Steve had never made a will and the family home was registered in his name at the time of his death. His three children were all aged under 18 and therefore too young to manage their father’s estate.
The problem
Because Steve hadn’t made a will, the law says his estate should be shared equally between his three children. That meant the house where Deborah and her two young children lived would have to be sold in order to split the assets between his three children – making them homeless.
The law
Under the Inheritance (Provision for Family and Dependants) Act, Deborah was entitled to claim reasonable financial provision because she was his long-term partner of more than two years.
The Act made sure that Deborah’s income and financial needs were taken into account – at that time and into the foreseeable future – and that the needs of the children she shared with Steve were taken into account too.
What happened next?
Our view was that Deborah had a strong claim to most, if not all, of Steve’s estate and that, while her children also had a claim, it would not be in their interests to tie the estate up in trust until they were 18 rather than allowing them to benefit from it now. As a single mother with two children and a part time job she needed to supplement her income.

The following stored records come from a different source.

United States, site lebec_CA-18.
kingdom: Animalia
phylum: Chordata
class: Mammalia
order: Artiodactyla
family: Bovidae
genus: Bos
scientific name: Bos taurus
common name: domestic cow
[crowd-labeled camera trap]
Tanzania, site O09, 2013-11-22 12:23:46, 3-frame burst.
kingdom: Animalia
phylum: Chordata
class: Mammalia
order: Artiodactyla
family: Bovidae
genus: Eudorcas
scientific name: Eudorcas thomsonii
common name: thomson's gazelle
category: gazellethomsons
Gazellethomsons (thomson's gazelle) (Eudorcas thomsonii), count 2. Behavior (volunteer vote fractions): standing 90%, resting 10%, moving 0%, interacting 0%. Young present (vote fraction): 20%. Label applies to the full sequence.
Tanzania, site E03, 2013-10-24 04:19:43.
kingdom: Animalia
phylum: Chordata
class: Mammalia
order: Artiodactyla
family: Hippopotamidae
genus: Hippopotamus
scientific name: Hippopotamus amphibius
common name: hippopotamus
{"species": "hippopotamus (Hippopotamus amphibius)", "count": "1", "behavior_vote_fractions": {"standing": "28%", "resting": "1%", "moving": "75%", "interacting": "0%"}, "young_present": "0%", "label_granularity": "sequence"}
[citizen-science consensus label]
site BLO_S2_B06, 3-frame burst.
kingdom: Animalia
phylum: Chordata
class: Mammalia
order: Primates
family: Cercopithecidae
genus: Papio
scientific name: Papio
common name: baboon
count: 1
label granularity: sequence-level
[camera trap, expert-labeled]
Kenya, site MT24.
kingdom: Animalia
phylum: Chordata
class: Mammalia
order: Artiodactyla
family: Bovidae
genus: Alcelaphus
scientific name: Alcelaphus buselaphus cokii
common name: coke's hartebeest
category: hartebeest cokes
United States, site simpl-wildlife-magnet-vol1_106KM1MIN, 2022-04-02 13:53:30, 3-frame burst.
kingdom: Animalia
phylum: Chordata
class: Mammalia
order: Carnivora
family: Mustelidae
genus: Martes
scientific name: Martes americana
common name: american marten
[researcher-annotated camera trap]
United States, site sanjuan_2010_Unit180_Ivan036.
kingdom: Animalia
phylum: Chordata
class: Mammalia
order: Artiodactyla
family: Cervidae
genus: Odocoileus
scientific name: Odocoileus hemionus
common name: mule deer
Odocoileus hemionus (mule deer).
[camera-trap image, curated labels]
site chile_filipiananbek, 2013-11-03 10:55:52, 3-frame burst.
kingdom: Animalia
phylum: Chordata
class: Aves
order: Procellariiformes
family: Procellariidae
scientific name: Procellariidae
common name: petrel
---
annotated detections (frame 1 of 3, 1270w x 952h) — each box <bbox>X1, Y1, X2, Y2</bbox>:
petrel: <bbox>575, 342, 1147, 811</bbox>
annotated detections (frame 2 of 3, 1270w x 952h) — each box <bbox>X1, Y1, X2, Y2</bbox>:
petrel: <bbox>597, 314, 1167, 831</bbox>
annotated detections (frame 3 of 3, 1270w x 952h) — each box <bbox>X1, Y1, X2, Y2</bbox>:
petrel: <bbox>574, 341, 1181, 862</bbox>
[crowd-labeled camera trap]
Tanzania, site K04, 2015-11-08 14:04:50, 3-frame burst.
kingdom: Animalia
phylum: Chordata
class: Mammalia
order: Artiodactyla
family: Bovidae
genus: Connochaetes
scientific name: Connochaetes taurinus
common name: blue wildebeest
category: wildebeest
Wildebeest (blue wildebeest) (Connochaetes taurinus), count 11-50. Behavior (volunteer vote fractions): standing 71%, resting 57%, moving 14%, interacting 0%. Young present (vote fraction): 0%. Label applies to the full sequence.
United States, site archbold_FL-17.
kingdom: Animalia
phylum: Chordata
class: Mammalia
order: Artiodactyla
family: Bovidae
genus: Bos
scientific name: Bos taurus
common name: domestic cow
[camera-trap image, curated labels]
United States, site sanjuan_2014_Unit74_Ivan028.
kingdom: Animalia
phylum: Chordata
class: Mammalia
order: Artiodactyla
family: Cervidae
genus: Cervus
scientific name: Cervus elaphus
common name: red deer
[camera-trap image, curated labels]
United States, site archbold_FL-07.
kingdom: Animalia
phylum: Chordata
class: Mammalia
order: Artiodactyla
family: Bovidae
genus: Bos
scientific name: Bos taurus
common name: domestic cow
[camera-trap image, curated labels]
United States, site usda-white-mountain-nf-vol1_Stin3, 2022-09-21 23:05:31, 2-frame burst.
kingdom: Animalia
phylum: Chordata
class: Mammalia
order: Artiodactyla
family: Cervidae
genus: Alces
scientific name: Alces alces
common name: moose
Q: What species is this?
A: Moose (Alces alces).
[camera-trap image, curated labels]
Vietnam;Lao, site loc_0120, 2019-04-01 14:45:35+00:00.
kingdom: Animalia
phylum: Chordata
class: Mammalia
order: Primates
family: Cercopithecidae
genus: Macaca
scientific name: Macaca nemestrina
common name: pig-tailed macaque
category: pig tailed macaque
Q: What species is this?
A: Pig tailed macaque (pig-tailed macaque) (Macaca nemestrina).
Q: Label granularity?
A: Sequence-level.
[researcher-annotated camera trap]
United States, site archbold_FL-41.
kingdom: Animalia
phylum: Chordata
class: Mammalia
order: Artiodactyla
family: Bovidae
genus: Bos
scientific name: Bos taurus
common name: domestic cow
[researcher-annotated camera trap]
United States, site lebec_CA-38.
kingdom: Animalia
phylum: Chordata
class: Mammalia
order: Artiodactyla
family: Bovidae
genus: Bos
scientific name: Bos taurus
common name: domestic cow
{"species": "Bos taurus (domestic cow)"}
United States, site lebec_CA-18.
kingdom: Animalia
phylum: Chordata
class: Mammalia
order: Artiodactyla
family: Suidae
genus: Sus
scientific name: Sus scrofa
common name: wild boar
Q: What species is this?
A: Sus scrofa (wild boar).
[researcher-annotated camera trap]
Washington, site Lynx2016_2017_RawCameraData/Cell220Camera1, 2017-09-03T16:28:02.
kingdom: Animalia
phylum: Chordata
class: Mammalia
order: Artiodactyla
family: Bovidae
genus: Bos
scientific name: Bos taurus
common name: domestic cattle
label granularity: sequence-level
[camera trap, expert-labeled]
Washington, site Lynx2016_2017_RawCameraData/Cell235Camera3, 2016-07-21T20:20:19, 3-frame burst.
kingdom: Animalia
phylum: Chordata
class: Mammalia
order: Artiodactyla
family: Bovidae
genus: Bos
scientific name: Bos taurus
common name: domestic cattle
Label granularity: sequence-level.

We sent a letter of claim to the solicitors representing Steve’s estranged child explaining that, as well as requiring reasonable financial provision, Deborah needed accommodation for herself and her children. We argued that the house she lived in with Steve should pass to her absolutely and that as a single mother with limited income, she also required a significant cash sum to pay for everyday living expenses and for holidays.
Through formal mediation sessions, it was agreed that all the children would receive a lump sum to be held on trust. Deborah received 50% of the house and a ‘life interest’ over the other 50% which means she could continue to live there with her children – so they were not homeless. She also received whatever cash and assets were left in the estate.